Repeat the records below exactly, leaving out every picture.

==============================

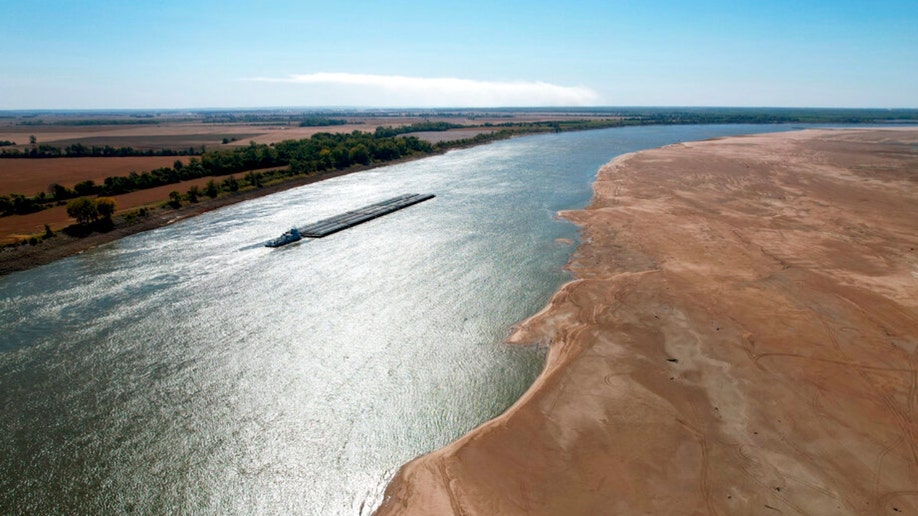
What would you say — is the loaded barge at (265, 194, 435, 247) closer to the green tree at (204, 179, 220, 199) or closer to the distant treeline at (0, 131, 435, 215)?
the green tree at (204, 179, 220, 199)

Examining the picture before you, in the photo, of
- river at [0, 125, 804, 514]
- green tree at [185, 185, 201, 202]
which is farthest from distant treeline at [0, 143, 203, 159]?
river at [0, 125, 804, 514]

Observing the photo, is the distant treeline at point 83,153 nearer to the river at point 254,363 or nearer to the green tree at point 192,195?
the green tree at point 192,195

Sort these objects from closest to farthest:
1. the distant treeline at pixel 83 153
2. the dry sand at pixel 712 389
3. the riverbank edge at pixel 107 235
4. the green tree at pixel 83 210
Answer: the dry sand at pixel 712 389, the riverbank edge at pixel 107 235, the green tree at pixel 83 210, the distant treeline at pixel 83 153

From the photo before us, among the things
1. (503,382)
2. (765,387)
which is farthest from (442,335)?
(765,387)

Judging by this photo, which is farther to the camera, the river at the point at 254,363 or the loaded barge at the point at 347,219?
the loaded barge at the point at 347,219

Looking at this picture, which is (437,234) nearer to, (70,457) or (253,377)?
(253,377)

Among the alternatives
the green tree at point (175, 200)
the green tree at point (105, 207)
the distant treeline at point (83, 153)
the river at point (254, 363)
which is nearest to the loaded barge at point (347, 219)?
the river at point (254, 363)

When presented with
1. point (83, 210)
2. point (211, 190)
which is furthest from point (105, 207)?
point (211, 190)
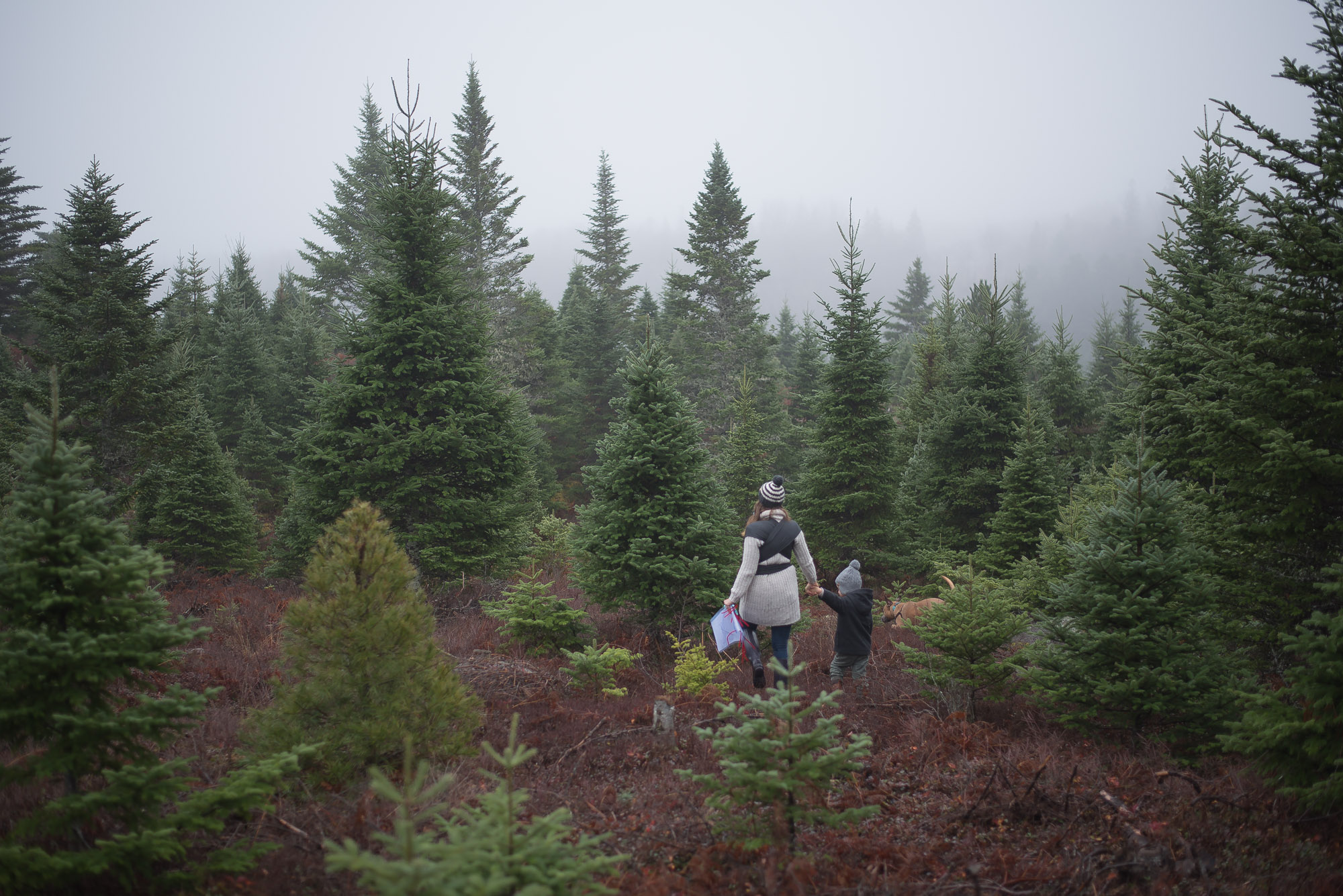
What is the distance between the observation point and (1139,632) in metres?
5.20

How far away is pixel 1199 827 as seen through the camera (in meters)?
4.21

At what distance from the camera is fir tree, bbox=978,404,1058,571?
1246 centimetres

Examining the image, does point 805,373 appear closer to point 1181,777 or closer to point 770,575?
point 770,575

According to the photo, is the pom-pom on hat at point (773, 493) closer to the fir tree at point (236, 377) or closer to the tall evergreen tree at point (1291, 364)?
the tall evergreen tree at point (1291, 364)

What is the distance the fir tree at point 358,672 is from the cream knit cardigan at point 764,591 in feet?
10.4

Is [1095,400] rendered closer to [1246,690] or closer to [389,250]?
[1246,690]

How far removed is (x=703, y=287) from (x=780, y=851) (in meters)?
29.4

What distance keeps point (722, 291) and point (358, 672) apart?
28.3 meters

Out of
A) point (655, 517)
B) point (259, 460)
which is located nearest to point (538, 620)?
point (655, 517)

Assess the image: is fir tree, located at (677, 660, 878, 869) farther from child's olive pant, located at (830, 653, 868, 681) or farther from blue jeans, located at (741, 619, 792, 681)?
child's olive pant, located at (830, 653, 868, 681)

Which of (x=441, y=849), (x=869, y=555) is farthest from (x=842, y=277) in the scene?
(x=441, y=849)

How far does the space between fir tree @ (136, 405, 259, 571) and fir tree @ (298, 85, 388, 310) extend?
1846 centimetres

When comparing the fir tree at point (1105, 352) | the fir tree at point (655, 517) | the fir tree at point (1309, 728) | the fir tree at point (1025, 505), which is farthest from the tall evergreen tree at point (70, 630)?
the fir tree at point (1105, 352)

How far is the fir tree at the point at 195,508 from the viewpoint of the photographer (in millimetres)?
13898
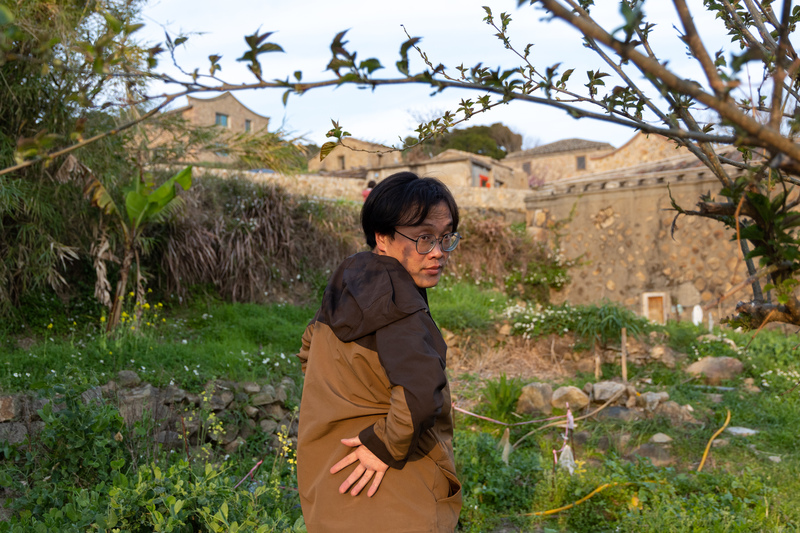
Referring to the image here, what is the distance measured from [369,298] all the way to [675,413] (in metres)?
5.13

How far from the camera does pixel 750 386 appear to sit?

==============================

**FULL SOLUTION**
What would you say — is the loaded barge at (265, 194, 435, 247) closer to the green tree at (204, 179, 220, 199) or closer to the distant treeline at (0, 131, 435, 215)?
the green tree at (204, 179, 220, 199)

Examining the picture before you, in the photo, of
- river at [0, 125, 804, 514]
- green tree at [185, 185, 201, 202]
which is farthest from distant treeline at [0, 143, 203, 159]?
river at [0, 125, 804, 514]

Observing the photo, is the distant treeline at point 83,153 nearer to the river at point 254,363 or nearer to the green tree at point 192,195?
the green tree at point 192,195

Sort these objects from closest to farthest:
1. the distant treeline at pixel 83 153
2. the dry sand at pixel 712 389
3. the riverbank edge at pixel 107 235
4. the green tree at pixel 83 210
Answer: the dry sand at pixel 712 389, the riverbank edge at pixel 107 235, the green tree at pixel 83 210, the distant treeline at pixel 83 153

From the photo before us, among the things
1. (503,382)
2. (765,387)
which is farthest from (442,335)?
(765,387)

Judging by this photo, which is farther to the camera, the river at the point at 254,363 or the loaded barge at the point at 347,219?
the loaded barge at the point at 347,219

Looking at this picture, which is (437,234) nearer to, (70,457) or (253,377)?
(253,377)

Among the alternatives
the green tree at point (175, 200)
the green tree at point (105, 207)
the distant treeline at point (83, 153)
the river at point (254, 363)
which is nearest to the loaded barge at point (347, 219)?
the river at point (254, 363)

When presented with
1. point (83, 210)
2. point (211, 190)
which is furthest from point (105, 207)?
point (211, 190)
What is the distance between the observation point and (1139,632) in metres?
5.20

How far away is pixel 1199 827 as seen through the camera (in meters)?
4.21

At what distance from the camera is fir tree, bbox=978,404,1058,571?
1246 centimetres

Examining the image, does point 805,373 appear closer to point 1181,777 or closer to point 770,575?
point 770,575

According to the photo, is the pom-pom on hat at point (773, 493) closer to the fir tree at point (236, 377) or closer to the tall evergreen tree at point (1291, 364)?
the tall evergreen tree at point (1291, 364)

What is the distance the fir tree at point 358,672 is from the cream knit cardigan at point 764,591 in feet?
10.4

Is [1095,400] rendered closer to [1246,690] or closer to [389,250]?
[1246,690]

How far removed is (x=703, y=287) from (x=780, y=851) (in meters)?
29.4

What distance keeps point (722, 291) and point (358, 672) apart?
28.3 meters

Out of
A) point (655, 517)
B) point (259, 460)
which is located nearest to point (538, 620)?
point (655, 517)

Assess the image: is fir tree, located at (677, 660, 878, 869) farther from child's olive pant, located at (830, 653, 868, 681) or farther from blue jeans, located at (741, 619, 792, 681)?
child's olive pant, located at (830, 653, 868, 681)

Which of (x=441, y=849), (x=869, y=555) is farthest from (x=842, y=277) in the scene?
(x=441, y=849)

How far does the space between fir tree @ (136, 405, 259, 571) and fir tree @ (298, 85, 388, 310) extend?
1846 centimetres

When comparing the fir tree at point (1105, 352) | the fir tree at point (655, 517) | the fir tree at point (1309, 728) | the fir tree at point (1025, 505), which is farthest from the tall evergreen tree at point (70, 630)?
the fir tree at point (1105, 352)

How far is the fir tree at the point at 195,508 from the viewpoint of the photographer (in millimetres)?
13898
Referring to the image here, what is the distance measured from [369,298] all the way to [675,413] (in metres)?
5.13

How far from the camera does pixel 750 386 appear to sit?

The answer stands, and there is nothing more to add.